**Your assignment:**
From the news report below on the New Vitae psychiatric treatment center, reproduce word for word the passage that begins with the words containing "The 5-year-old legal" and ends with "ending the dispute.".

Sunday, July 04, 2004

New Vitae Psychiatric Treatment Center to close

as reported in The Morning Callo newspaper of New Jersey

The 5-year-old legal battle between Upper Saucon Township and the New Vitae psychiatric treatment center at Mount Trexler Manor will end within the next two to four weeks, the township solicitor told residents Tuesday. The Pennsylvania Supreme Court has rejected arguments from owner Adam Devlin's attorneys to allow the New Vitae psychiatric treatment to continue serving approximately 90 patients, effectively ending the dispute.

''New Vitae and the outpatient treatment will have to cease and desist,'' solicitor Jeffrey Dimmich said at Tuesday's supervisors meeting. The township began hearings in 1999 to force Devlin and Mount Trexler to halt treatment programs at the former nursing home, arguing they violated a zoning permit that only allowed a residential facility. Lehigh County Judge Lawrence J. Brenner upheld the township's subsequent order to stop the programs and Brenner was later upheld by a Commonwealth Court. Mount Trexler and Devlin asked the state's top court to stay that ruling and approve an appeal of the order. Both requests were denied in a brief ruling issued June 17. ''That ends it as far as the zoning matter is concerned,'' Dimmich said.

**Extracted records:**
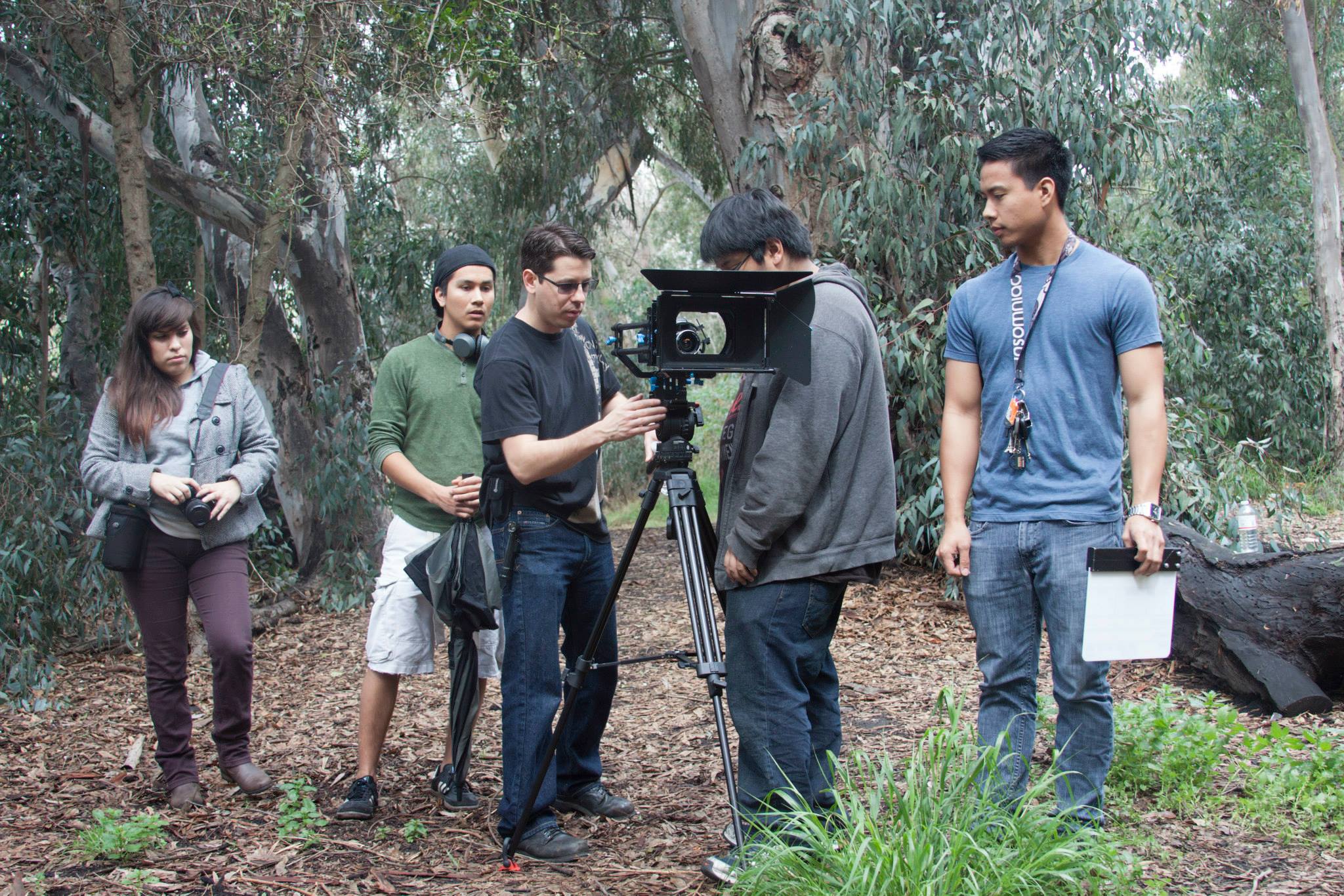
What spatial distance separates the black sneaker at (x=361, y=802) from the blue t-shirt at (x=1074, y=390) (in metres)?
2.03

...

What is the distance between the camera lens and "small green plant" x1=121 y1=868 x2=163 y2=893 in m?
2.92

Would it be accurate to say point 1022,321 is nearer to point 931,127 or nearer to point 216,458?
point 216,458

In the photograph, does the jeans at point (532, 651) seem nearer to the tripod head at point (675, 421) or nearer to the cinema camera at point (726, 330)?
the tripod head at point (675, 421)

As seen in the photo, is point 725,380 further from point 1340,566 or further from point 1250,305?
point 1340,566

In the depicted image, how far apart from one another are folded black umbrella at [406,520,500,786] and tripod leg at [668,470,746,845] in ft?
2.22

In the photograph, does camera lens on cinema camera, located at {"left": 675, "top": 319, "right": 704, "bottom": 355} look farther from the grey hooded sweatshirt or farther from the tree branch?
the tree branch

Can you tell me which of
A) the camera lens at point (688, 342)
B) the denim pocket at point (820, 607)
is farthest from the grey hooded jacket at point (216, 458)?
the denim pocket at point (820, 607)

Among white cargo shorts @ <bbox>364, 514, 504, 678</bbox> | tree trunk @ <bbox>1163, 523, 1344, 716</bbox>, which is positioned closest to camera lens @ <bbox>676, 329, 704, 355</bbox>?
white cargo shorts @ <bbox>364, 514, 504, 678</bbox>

**Completed task:**
The 5-year-old legal battle between Upper Saucon Township and the New Vitae psychiatric treatment center at Mount Trexler Manor will end within the next two to four weeks, the township solicitor told residents Tuesday. The Pennsylvania Supreme Court has rejected arguments from owner Adam Devlin's attorneys to allow the New Vitae psychiatric treatment to continue serving approximately 90 patients, effectively ending the dispute.